When populating projects that contain a large number of documents it is possible that the same file may be uploaded multiple times leading to duplicate files within the system. This article describes the management of duplicate files in Opus 2 Platform. Some of this may be done automatically by the system, whereas other aspects of duplication management depends on manual user input.
Files are checked for duplicates on upload. What the files are checked against depends on the user's role, and whether they have the Access file manager capability enabled.
For a role with Access file manager capability enabled, the files in the upload dialog are checked against all files in Platform, including published documents, unpublished files, and files waiting to be processed.
If the Access file manager capability is disabled, then the files in the upload dialog are only checked against published documents that the user has access to.
Files in the same upload batch will also be checked against each other. So, if a user uploads multiple versions of the same file to the upload dialog, the first file will show as unique and the rest will show as duplicates.
The duplication check is done first by checking the exact size value (in bytes) of the document in the upload dialog agains documents that have been uploaded to the project.
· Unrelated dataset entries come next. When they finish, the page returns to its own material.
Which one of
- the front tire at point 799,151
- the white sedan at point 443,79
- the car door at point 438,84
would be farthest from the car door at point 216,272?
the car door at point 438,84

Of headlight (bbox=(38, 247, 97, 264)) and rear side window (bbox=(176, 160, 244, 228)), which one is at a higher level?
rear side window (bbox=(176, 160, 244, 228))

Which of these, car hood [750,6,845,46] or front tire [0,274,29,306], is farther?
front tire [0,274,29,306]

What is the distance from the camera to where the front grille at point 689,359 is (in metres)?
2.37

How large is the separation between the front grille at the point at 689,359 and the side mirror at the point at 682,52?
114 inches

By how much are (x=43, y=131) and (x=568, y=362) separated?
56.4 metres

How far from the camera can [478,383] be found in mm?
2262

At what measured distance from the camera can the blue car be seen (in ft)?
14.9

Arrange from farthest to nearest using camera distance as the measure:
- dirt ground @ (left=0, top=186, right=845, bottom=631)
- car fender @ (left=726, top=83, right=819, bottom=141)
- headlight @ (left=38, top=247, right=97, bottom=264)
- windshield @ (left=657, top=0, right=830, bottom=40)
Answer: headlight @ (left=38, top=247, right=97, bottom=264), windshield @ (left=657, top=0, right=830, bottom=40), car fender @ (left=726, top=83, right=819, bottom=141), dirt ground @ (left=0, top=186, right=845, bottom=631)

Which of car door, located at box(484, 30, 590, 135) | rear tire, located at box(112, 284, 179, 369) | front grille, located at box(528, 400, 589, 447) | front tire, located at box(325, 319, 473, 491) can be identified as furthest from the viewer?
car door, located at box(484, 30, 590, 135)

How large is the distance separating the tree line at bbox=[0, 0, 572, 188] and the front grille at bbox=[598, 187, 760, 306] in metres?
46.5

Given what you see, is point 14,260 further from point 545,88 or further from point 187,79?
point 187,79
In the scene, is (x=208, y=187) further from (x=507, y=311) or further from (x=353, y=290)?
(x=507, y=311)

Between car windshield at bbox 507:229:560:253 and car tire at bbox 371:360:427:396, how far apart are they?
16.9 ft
If there is a size match then the uploaded document will have an MD5Hash value generated and a final check will be conducted between the MD5Hash value of the uploaded document and the document that already exists in the project. If the MD5Hash values match then the uploaded document will be flagged as a duplicate.
The dialogue box contains the below options to handle the duplicates.
- Number of duplicates identified
- Only show duplicates: if this option selected, it displays only the duplicate files
- Remove duplicates: will remove all the duplicates identified
To remove only certain duplicates, select the documents to be removed. Click on Actions. From the drop down, select “Remove selected uploads”.
If the user has not taken any action on the duplicate files, they will see a pop-up message advising that some of the files they have selected are already present in the project. They are then presented with the option to skip uploading or to continue.
If a large batch of files is being uploaded, it is sometimes advisable to upload these to the files page without publishing them as documents first, in order to check for duplicate files before publication.
On the files page, there is an option to check the full list of files, or an individual batch of files for 'Exact duplicates'. Once this filter is on, the list can be sorted on filename, and the two duplicate files will appear in the list next to each other, allowing the user to delete one of the files before publishing as a document.
Filename is not considered when performing the duplicate check. If two files are the same but with a different filename, they will still be marked as duplicates.
The Principal Duplicate field shows whether a document has exact duplicates present in the project. The first file uploaded within a duplicate group is identified as the principal file. A user with access to the Files page can declare a different file within the group as the principal file.
On the documents page, it is possible to search for duplicates of a specific documents by filtering on the MD5Hash field. This is a system field that displays the value for each document. Documents that are identical in content but have differing filenames still contain the same MD5Hash value.
To detect identical versions of a specific document, the MD5Hash value of that particular document can be entered as a text string into the 'Find' box at the top of the Documents table, and any duplicate documents will be displayed.
Another way to determine the duplicate documents in the Documents page is from the Duplicates metadata field. This system metadata field is visible to those users who has the "See duplicate metadata" capability. The Duplicates field displays all the duplicate files along with the principal file. The first file uploaded within a duplicate group is identified as the principal file.
When uploading an email with attachments Opus 2 Platform will automatically extract out the attachments as individual documents. These will then be linked to the parent email via an automatically created relationship of type 'attachment'. If the attached documents already exist in the platform then rather than extracting the documents again and creating duplicates, only the email is uploaded and the existing documents are then linked to the email using the same 'attachment' relationship type. This is done automatically as part of the file ingestion process when the email file is unpacked. This information is not available during the initial upload of the email message.
Only files that a user has access to are included in the duplicate detection process. If for example, user A uploads a file on the documents page and sets access control on it so that only they can see the document, and then user B uploads the same file with no access restrictions they will not see a warning that a duplicate exists within the project. However, if user A returns to the documents page they will now see that there is a duplicate of their file in the system. In general, users are only alerted to the presence of duplicates if they have access to both documents. This prevents users gaining information about the project that they would not otherwise have access to via the duplicate detection mechanism.